Record de concentrations de gaz à effet de serre en 2018 selon l'ONU

«Ce n'est plus théorique, nous voyons le désastre»

Dans le détail, l'organisation indique que la concentration du CO2 dans l'atmosphère est sans précédent, avec 407,8 parties par million (ppm), soit 147% de plus que le niveau préindustriel de 1750.

"Il n'y a aucun signe de ralentissement, sans parler d'un recul", a à nouveau déploré le secrétaire général de l'OMM Petteri Taalas.

"Aucun signe de ralentissement " n'est visible, a averti l'OMM à quelques jours de la Conférence sur le climat (COP25) qui se tiendra du 2 au 13 décembre à Madrid. L'inquiétude est d'autant plus grande que sa concentration a été supérieure à la moyenne annuelle ces dix dernières années. Le cap symbolique des 400 ppm avait été observé pour la première fois en 2014.

Selon les conclusions préliminaires du Rapport 2019, les émissions de gaz à effet de serre ont continué d'augmenter en 2018, d'après un chapitre préliminaire dudit rapport, figurant dans la synthèse intitulée "United in Science" (Unis dans l'action scientifique) publiée à l'occasion du Sommet Action Climat en septembre dernier.

Depuis 1990, le forçage radiatif total causé par les Gaz à Effet de Serre (GES) persistants s'est accru de 43 %.

D'après les observations du réseau de la Veille de l'atmosphère globale, qui comprend des stations établies aux confins de l'Arctique, dans des zones montagneuses et sur des îles tropicales, les concentrations de méthane (CH4) et de protoxyde d'azote (N2O) ont aussi augmenté plus fortement qu'au cours de la dernière décennie. Il ajoute que de telles concentrations ont été atteinte il y a 3 à 5 milliards d'années, quand " la température était de 2 à 3°C plus élevée qu'aujourd'hui et le niveau de la mer était supérieur de 10 à 20 mètres au niveau actuel ". "Cette tendance à long terme signifie que les générations futures seront confrontées à une aggravation des conséquences du changement climatique, y compris la hausse des températures, l'augmentation du nombre et de l'intensité des phénomènes météorologiques extrêmes, le stress hydrique, l'élévation du niveau de la mer et la perturbation des écosystèmes marins et terrestres", s'inquiète l'OMM. Le protoxyde d'azote joue par ailleurs un rôle important dans la destruction de la couche d'ozone stratosphérique, qui nous protège des rayons ultraviolets nocifs émis par le soleil.

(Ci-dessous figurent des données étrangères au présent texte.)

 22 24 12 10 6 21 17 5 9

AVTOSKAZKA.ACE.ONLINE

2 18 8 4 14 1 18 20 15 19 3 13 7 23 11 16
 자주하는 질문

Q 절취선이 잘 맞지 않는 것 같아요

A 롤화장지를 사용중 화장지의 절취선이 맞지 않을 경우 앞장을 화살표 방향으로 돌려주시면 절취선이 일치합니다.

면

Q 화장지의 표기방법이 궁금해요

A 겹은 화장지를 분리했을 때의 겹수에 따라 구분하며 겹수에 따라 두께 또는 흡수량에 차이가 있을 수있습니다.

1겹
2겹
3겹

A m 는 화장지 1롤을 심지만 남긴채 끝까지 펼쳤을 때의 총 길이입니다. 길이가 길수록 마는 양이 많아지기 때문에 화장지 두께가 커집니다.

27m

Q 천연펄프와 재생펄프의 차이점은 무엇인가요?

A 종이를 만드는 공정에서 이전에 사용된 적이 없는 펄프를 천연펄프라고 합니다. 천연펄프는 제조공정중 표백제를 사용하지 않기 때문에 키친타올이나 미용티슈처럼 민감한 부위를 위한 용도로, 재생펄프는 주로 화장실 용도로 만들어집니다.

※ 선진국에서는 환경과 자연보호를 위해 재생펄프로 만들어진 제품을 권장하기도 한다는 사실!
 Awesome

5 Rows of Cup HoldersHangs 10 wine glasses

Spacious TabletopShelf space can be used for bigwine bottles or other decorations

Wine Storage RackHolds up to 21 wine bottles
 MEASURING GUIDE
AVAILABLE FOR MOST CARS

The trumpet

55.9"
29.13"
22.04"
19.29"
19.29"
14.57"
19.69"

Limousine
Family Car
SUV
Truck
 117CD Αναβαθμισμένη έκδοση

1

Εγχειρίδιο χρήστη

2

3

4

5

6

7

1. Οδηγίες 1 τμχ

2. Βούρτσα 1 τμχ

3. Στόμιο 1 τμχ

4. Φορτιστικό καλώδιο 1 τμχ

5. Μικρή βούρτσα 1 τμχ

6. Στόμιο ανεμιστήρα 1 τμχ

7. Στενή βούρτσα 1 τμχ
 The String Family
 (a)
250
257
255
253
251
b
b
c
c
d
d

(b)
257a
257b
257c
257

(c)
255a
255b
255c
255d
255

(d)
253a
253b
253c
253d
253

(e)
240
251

Plus largement, le CO2 persiste pendant des siècles dans l'atmosphère et encore plus longtemps dans les océans. Un temps de résidence irréversible durant lequel ces gaz accélèrent l'effet de serre, autrement dit le processus naturel responsable des variations climatiques.

Petteri Taalas a appelé lundi les pays à traduire leurs " engagements en actes et revoir à la hausse (leurs) ambitions dans l'intérêt de l'humanité ". Selon les chiffres de la National Oceanic and Atmospheric Administration des États-Unis cités dans le bulletin de l'OMM, le CO2 représente environ 80 % de ce chiffre.